西加奈子氏の作品は映画化された「まくこ」から知り、でもそれほど身近には感じずにいたけれど。
図書館で目が止まったこの作品、タイトルが「通天閣」ってどんな話なんだろうと。
読んでみてぐいぐい惹きつけられた。
登場人物は40代とおぼしき男。独身でアパート暮らしをしながらの工場勤め、人付き合いが苦手で、仕事以外の日は通天閣近くのアパートから至近距離のコンビニと中華食堂、銭湯しか行かない。
人生に夢はおろか、目標も希望もないけれど、それなりに粛々と生きている。
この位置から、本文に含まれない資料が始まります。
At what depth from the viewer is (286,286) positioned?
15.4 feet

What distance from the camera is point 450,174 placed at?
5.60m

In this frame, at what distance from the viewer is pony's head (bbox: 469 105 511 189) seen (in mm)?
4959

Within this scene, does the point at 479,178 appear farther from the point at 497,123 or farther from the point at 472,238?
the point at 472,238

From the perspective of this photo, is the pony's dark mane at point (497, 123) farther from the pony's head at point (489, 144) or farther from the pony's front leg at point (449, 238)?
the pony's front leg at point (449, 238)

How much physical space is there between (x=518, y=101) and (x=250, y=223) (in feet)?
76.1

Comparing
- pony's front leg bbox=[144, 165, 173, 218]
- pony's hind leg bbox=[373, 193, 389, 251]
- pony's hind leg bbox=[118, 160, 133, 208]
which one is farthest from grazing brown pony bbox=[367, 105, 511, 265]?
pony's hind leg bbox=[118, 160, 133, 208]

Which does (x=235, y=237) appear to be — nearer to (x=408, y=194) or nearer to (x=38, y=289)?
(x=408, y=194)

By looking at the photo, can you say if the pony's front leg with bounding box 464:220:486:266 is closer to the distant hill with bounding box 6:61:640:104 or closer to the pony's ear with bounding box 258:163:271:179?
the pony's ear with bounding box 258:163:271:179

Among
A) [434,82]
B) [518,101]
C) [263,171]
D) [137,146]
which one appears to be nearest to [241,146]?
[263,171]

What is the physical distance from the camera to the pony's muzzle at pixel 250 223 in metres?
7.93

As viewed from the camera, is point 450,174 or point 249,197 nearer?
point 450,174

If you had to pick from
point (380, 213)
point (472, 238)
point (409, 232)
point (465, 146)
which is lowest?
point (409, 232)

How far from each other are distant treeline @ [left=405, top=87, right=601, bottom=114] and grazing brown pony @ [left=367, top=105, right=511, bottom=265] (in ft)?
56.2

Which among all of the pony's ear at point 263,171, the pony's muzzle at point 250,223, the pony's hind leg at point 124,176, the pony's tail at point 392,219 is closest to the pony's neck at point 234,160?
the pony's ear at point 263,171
アパートの住人や行きつけの場所での顔見知りと仲良くなる気は全くない。
若い頃に同棲していた女性を思い出し、幼い連子に父親らしい事ができず関係を終わらせた事へ漠然とした痛みを抱えている。
そしてもう一人の主人公、20代とおぼしき女の子は、同棲していた彼氏が突然留学目的で渡米し心が折れるが、いつか戻ってくれると信じて、けなげに水商売をしながら待ち続けるが、結局ふられてしまい深い喪失感を味わっていた。
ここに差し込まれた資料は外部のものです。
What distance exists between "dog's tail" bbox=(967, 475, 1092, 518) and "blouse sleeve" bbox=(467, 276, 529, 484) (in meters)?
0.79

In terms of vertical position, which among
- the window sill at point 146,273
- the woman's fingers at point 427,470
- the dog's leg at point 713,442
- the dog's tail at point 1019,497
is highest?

この痛みを抱えた二人の語りで交互の物語が繰り広げられる。
実はとても深い繋がりのある二人が通天閣での事件で同じ場所に遭遇するが、認識しても触れ合うことはない。
そのエピソードを「あっ」と驚く描写で描く西加奈子って天才だなと感じてしまう。さりげなく、そっけなく、だのにすごく温かい。
漂うように日々流されて、振り返る余裕もなく淡々と生きる人々への贈り物になる作品ですね。
通天閣、また登ってみたくなりました。